I have written two general books (Wonderful Life, 1989, and Full House, 1996) dedicated to viewing the history of life as a sensible and interpretable unfolding of one actual pattern among the countless alternative (and equally sensible) scenarios that just didn’t happen to attain the privilege of empirical realization. We live in a basically unpredictable world, featuring histories dominated by contingency—that is, actual patterns that make good sense and become subject to interesting and sensible explanation once they unfold as they did, but that could have proceeded along innumerable alternative routes that would have yielded just as sensible a history, but that did not gain the good fortune of actual occurrence.r />
Thus, if it be true that intellectually inclined American sports fans tend to enjoy and follow baseball at a higher frequency than other popular national sports, I don’t for a moment attribute such favoritism to any inherent property of the game itself. Baseball became America’s pastime for a complex set of reasons, explored throughout this book, but the game is not intrinsically more difficult or inherently harder to fathom than any other major sport—and I therefore reject the common assumption that strong rootership among intellectuals can be related in any important way to the nature of the activity itself.
Rather, I would argue that sports plays an important role in the lives of many people (either by direct participation or by following it as a fan), and that intellectuals roughly match the norms of any other group in their predisposition to such avocational interests. Thus, if baseball has captured the serious attention of many scholarly fans, I would seek no special cause beyond the general appeal of the game among all aficionados of sport. By this argument, baseball holds its favored place as a general phenomenon in the history of American sport, and not because the game holds any special or intrinsic appeal to the intellectually minded fans.

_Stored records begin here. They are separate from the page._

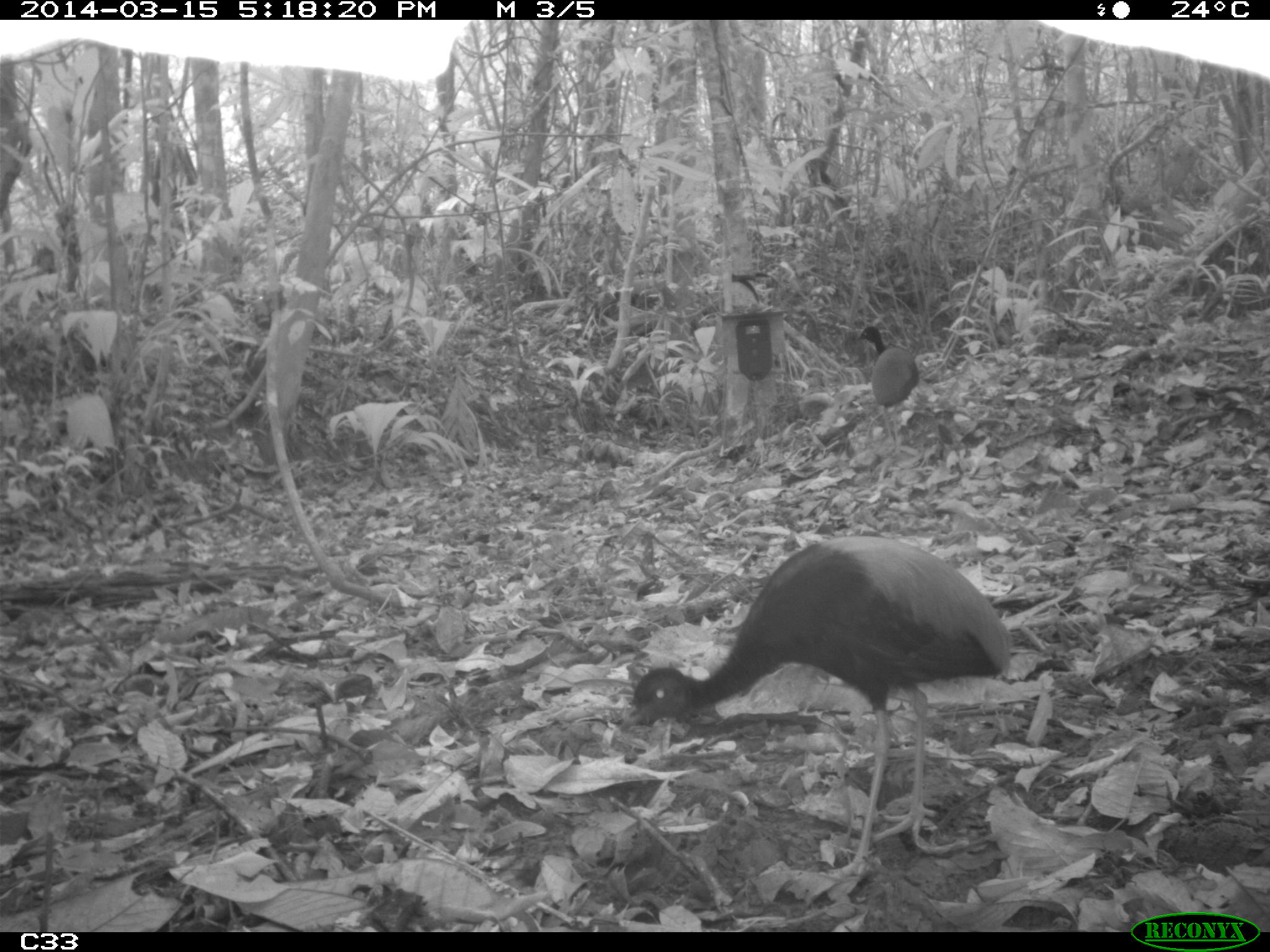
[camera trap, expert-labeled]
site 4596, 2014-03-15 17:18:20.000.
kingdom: Animalia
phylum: Chordata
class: Aves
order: Gruiformes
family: Psophiidae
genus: Psophia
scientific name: Psophia crepitans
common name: gray-winged trumpeter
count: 2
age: adult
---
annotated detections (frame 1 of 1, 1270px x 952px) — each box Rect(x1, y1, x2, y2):
psophia crepitans: Rect(615, 532, 1016, 878); Rect(854, 323, 920, 442)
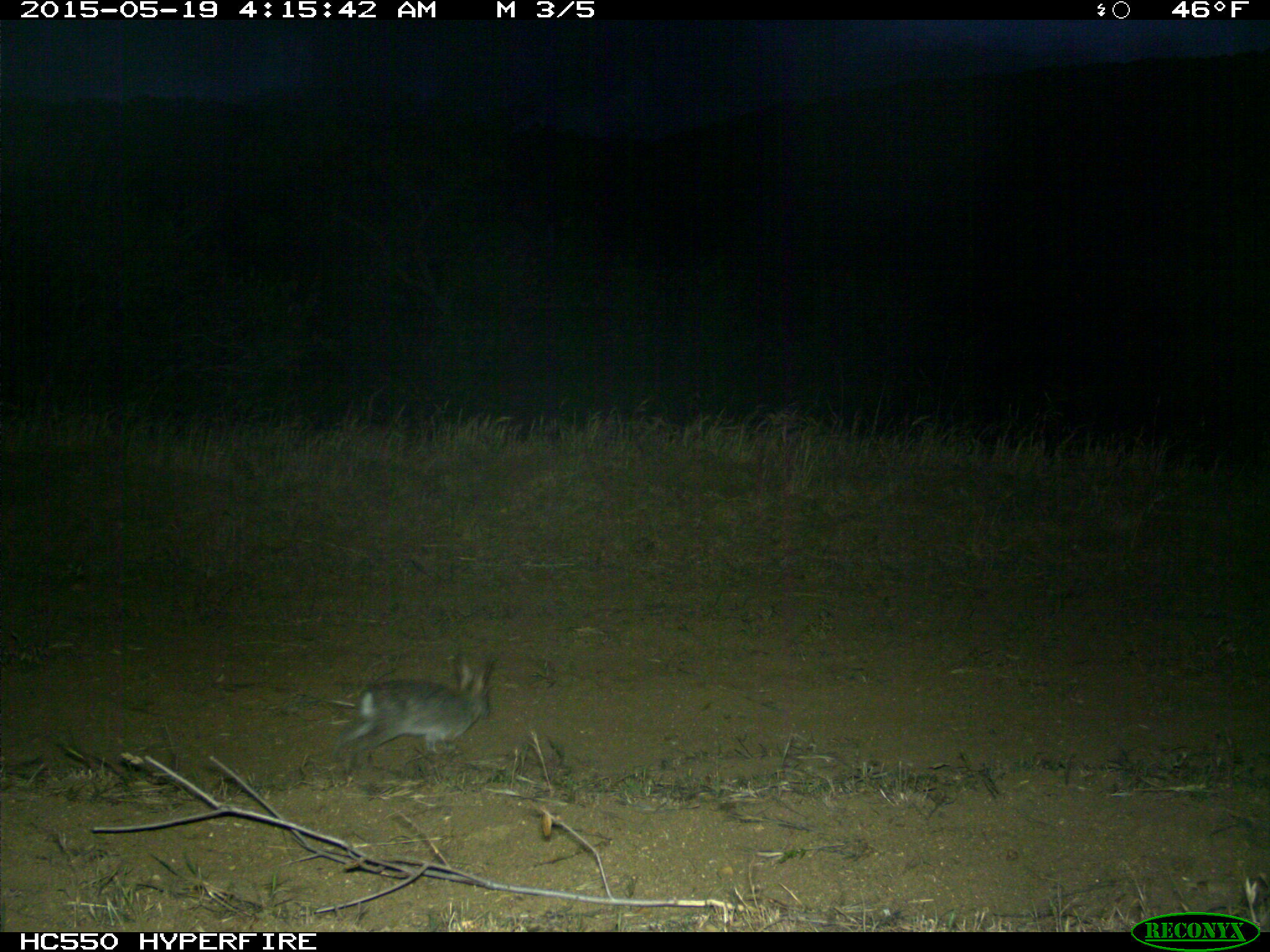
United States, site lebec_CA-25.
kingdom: Animalia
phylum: Chordata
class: Mammalia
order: Lagomorpha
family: Leporidae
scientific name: Leporidae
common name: rabbits and hares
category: unidentified rabbit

As I argue within this volume, modern baseball coagulated from a variety of stick-and-ball games, played in England and perhaps in other European nations and imported to this country by early settlers. In essentials, the modern form of the game coalesced by the mid-nineteenth century, having evolved as a truly popular sport, played by farm boys and city slickers alike. By contrast, other currently popular team sports, football and basketball in particular, arose primarily as university activities at a time when only a small percentage of Americans achieved any tertiary education. During my childhood in the late 1940s and early 1950s, for example, professional football and basketball played short seasons and commanded only quite restricted popular attention. Hockey was, and to a large extent remains, an import from a great land just to our north. (I remember going to a hockey game at Madison Square Garden in the late 1940s and reading in the program that almost every starting player for the New York Rangers was Canadian by nationality.)